_WHAT IS NEEDED:_
Copy out the following lines word for word, beginning with the line that contains "Is the gray" and continuing through the last line, with both ends included.

(Entries on spatial positioning)

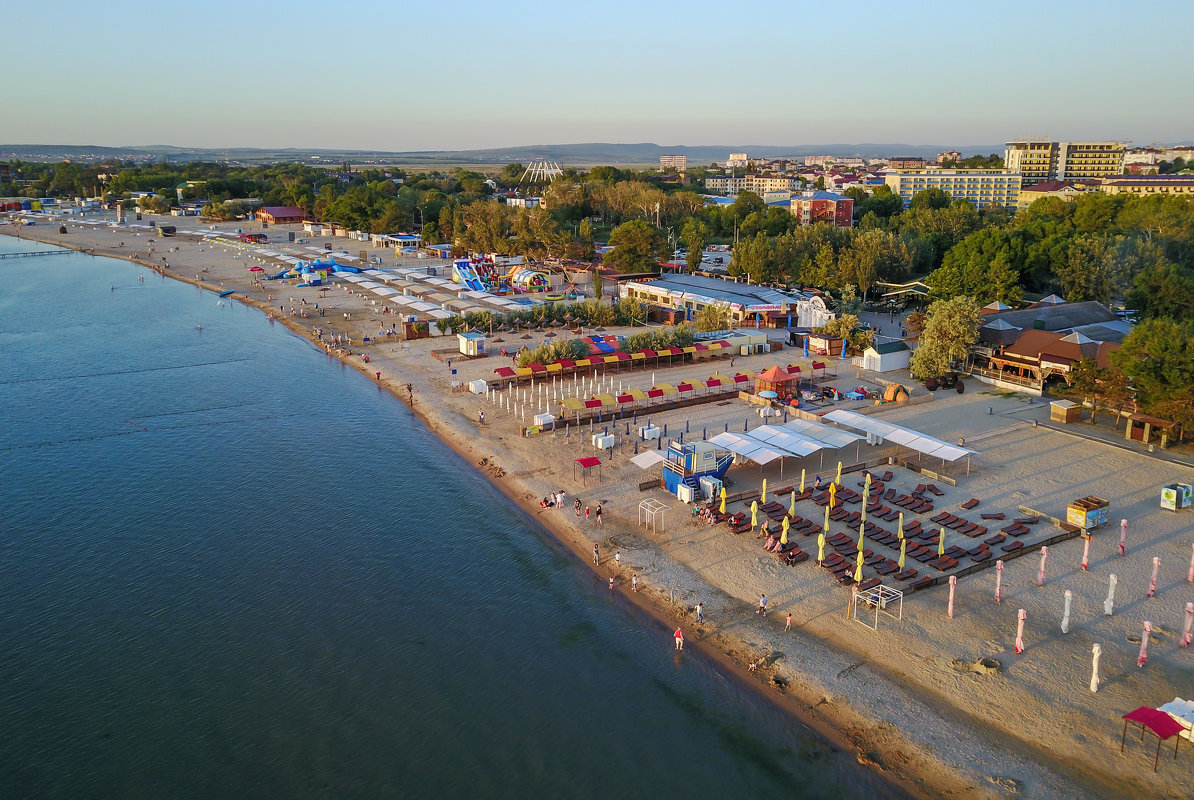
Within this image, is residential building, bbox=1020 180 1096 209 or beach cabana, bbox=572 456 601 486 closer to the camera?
beach cabana, bbox=572 456 601 486

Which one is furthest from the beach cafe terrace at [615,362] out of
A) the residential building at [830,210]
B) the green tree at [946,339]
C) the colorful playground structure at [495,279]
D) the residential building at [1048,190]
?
the residential building at [1048,190]

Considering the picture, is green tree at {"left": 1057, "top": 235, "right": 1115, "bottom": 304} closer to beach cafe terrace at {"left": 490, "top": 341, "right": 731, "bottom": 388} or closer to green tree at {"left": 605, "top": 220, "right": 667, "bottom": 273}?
beach cafe terrace at {"left": 490, "top": 341, "right": 731, "bottom": 388}

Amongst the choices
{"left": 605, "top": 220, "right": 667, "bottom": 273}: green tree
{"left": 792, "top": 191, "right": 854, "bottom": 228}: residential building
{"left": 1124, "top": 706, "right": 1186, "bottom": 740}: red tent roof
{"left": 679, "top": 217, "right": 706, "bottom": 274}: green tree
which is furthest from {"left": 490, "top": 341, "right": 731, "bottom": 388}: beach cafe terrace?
{"left": 792, "top": 191, "right": 854, "bottom": 228}: residential building

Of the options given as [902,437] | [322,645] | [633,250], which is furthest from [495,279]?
[322,645]

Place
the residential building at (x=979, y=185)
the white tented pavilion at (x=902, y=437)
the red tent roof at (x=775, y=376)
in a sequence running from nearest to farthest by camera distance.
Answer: the white tented pavilion at (x=902, y=437), the red tent roof at (x=775, y=376), the residential building at (x=979, y=185)

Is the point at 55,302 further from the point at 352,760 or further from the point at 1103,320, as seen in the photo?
the point at 1103,320

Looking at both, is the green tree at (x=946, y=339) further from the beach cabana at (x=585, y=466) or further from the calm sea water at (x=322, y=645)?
the calm sea water at (x=322, y=645)

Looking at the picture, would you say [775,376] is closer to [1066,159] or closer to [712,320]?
[712,320]
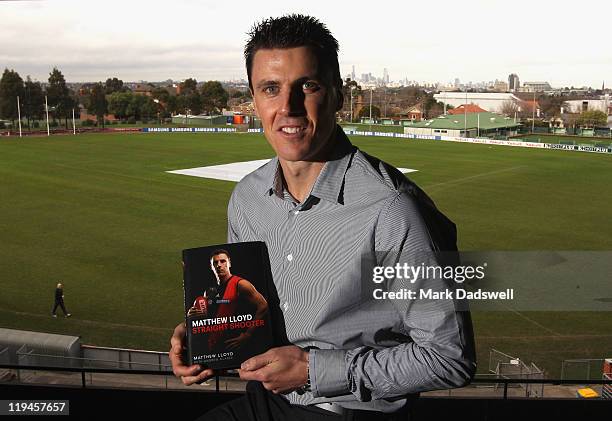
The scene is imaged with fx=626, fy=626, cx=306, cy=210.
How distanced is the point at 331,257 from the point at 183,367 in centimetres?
51

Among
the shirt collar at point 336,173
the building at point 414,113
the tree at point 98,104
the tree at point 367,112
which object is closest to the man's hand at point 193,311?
the shirt collar at point 336,173

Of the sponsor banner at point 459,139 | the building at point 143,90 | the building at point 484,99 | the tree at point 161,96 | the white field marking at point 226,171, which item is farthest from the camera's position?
the building at point 484,99

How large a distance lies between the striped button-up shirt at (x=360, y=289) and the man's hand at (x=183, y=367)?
26 centimetres

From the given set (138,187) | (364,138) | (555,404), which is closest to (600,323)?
(555,404)

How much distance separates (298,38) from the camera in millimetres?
1575

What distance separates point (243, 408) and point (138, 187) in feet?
86.8

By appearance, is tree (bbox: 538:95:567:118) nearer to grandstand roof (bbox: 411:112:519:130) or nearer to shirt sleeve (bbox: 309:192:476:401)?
grandstand roof (bbox: 411:112:519:130)

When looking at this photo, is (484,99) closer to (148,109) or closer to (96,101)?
(148,109)

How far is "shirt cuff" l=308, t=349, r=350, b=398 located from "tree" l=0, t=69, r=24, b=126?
73372mm

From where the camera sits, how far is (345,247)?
5.21 ft

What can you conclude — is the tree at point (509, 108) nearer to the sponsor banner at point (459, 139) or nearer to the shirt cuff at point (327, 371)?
the sponsor banner at point (459, 139)

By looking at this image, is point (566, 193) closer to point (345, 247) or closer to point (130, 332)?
point (130, 332)

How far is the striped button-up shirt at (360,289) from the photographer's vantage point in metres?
1.46

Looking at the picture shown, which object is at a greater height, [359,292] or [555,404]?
[359,292]
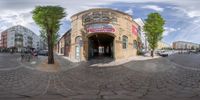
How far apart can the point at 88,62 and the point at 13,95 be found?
106cm

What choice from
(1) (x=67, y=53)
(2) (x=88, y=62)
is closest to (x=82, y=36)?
(1) (x=67, y=53)

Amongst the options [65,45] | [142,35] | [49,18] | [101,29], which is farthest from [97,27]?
[49,18]

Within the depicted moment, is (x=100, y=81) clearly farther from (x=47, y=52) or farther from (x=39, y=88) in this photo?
(x=47, y=52)

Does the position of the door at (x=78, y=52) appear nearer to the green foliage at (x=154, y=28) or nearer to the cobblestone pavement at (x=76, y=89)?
the cobblestone pavement at (x=76, y=89)

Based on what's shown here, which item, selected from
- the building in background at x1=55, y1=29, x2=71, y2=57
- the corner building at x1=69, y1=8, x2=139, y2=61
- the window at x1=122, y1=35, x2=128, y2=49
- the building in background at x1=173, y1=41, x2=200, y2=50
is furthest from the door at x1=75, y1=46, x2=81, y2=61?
the building in background at x1=173, y1=41, x2=200, y2=50

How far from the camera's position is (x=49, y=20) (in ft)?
8.80

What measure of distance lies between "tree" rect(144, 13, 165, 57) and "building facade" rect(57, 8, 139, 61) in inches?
7.0

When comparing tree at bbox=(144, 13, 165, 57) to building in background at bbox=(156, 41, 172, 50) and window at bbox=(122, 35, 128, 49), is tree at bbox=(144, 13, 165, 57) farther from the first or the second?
window at bbox=(122, 35, 128, 49)

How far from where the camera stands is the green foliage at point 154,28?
274 centimetres

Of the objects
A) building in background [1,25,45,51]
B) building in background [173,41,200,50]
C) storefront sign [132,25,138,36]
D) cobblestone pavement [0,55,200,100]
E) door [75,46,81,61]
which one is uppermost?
storefront sign [132,25,138,36]

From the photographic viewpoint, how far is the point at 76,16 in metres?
2.81

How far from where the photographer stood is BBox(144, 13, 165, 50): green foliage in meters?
2.74

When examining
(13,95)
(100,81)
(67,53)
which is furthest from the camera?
(100,81)

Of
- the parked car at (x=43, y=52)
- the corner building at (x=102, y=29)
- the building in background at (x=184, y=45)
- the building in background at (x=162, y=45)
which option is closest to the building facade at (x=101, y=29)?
the corner building at (x=102, y=29)
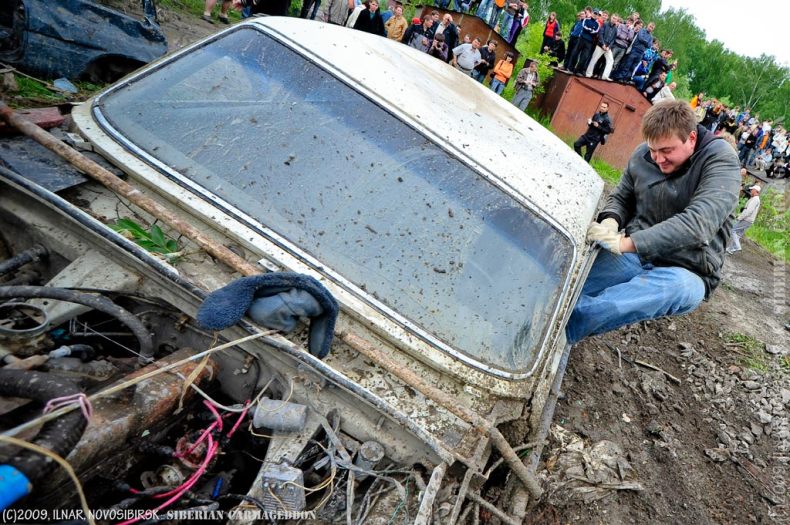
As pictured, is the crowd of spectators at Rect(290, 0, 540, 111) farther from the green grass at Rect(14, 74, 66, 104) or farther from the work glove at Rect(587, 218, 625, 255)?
the work glove at Rect(587, 218, 625, 255)

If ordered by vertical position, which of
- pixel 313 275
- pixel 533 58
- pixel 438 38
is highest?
pixel 533 58

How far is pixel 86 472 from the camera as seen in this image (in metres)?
1.38

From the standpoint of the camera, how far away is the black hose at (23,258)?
1.80 metres

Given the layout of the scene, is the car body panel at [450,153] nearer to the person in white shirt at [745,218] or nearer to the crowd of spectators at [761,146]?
the person in white shirt at [745,218]

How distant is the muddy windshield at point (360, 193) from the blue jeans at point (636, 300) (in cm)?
71

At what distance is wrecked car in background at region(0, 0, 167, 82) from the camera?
450 cm

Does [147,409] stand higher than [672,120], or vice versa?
[672,120]

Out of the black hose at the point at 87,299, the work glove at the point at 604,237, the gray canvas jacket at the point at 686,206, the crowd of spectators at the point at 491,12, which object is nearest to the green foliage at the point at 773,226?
the crowd of spectators at the point at 491,12

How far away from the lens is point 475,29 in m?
12.3

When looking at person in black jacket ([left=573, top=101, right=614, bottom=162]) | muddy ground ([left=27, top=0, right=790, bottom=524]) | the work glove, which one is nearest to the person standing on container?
person in black jacket ([left=573, top=101, right=614, bottom=162])

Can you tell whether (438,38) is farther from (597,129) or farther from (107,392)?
(107,392)

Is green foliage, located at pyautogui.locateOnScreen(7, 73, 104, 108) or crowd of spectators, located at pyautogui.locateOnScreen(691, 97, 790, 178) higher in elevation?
crowd of spectators, located at pyautogui.locateOnScreen(691, 97, 790, 178)

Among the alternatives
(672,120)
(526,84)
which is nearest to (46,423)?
(672,120)

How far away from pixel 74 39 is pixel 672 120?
5138mm
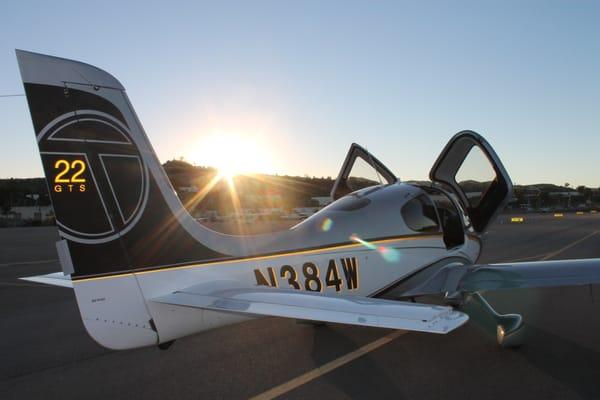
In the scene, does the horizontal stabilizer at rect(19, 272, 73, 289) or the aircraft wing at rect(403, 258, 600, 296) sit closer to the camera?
the horizontal stabilizer at rect(19, 272, 73, 289)

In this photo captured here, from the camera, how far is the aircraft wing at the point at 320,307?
8.98ft

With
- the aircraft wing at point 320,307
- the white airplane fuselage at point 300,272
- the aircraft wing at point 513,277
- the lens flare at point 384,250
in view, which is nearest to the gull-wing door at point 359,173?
the white airplane fuselage at point 300,272

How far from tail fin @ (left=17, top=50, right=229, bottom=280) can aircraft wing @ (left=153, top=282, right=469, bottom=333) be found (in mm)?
533

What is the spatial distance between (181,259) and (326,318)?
5.75ft

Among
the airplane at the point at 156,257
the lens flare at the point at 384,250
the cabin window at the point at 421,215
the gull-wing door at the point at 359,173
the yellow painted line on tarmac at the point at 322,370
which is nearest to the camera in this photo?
the airplane at the point at 156,257

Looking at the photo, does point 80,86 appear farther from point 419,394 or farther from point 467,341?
point 467,341

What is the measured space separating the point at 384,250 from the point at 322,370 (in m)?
1.75

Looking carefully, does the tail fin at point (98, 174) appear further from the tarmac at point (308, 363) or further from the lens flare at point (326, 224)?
the lens flare at point (326, 224)

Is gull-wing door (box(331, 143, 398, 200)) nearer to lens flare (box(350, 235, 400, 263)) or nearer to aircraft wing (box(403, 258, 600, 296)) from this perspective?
lens flare (box(350, 235, 400, 263))

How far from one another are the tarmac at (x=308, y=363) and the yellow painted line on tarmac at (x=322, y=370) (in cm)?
1

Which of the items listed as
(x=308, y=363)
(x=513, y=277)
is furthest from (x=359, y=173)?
(x=308, y=363)

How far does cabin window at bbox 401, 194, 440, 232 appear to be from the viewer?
6.29 m

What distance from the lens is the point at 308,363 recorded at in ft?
17.0

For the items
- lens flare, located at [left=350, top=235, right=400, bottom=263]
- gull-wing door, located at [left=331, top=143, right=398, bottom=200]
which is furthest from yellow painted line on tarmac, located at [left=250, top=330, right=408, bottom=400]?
gull-wing door, located at [left=331, top=143, right=398, bottom=200]
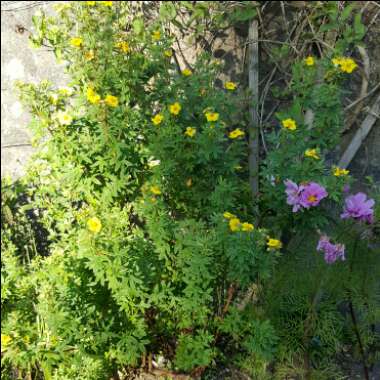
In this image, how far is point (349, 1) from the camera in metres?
3.23

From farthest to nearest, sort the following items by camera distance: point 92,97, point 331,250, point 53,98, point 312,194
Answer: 1. point 53,98
2. point 92,97
3. point 312,194
4. point 331,250

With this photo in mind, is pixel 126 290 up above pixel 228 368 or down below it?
above

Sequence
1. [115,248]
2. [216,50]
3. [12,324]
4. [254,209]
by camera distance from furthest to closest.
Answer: [216,50]
[254,209]
[12,324]
[115,248]

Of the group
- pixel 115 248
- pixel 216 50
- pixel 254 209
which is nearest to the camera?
pixel 115 248

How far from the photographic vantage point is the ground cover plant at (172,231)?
2490mm

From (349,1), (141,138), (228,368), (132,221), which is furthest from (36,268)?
(349,1)

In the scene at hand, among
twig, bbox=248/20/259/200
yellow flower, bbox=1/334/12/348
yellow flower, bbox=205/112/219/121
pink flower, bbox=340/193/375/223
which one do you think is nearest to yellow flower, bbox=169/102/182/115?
yellow flower, bbox=205/112/219/121

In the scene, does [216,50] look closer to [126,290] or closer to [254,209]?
[254,209]

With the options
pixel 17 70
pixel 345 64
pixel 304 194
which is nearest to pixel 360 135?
pixel 345 64

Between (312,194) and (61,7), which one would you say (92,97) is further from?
(312,194)

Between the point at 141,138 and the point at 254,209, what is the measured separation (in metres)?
0.77

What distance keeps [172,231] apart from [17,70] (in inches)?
63.9

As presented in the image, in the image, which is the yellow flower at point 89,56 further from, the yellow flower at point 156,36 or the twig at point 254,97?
the twig at point 254,97

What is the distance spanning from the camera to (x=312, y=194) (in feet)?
8.07
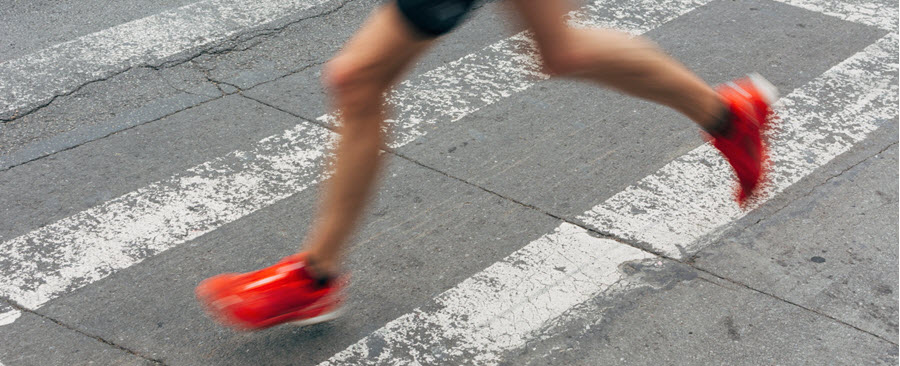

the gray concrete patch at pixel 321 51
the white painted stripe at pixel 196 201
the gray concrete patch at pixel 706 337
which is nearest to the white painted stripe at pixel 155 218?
the white painted stripe at pixel 196 201

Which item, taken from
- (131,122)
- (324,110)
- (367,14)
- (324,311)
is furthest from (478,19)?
(324,311)

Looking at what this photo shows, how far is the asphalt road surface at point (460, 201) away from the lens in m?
3.01

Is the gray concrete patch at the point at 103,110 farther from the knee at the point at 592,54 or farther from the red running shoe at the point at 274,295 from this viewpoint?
the knee at the point at 592,54

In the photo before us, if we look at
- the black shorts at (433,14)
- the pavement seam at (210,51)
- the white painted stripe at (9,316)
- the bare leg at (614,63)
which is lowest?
the white painted stripe at (9,316)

_COMPLETE RESPONSE:_
Is the gray concrete patch at the point at 103,110 farther from the knee at the point at 592,54 or farther from the red running shoe at the point at 274,295 from this viewpoint?
the knee at the point at 592,54

In the photo before us, if we look at
- the black shorts at (433,14)
- the pavement seam at (210,51)
- the white painted stripe at (9,316)
- the bare leg at (614,63)
which is lowest?
the white painted stripe at (9,316)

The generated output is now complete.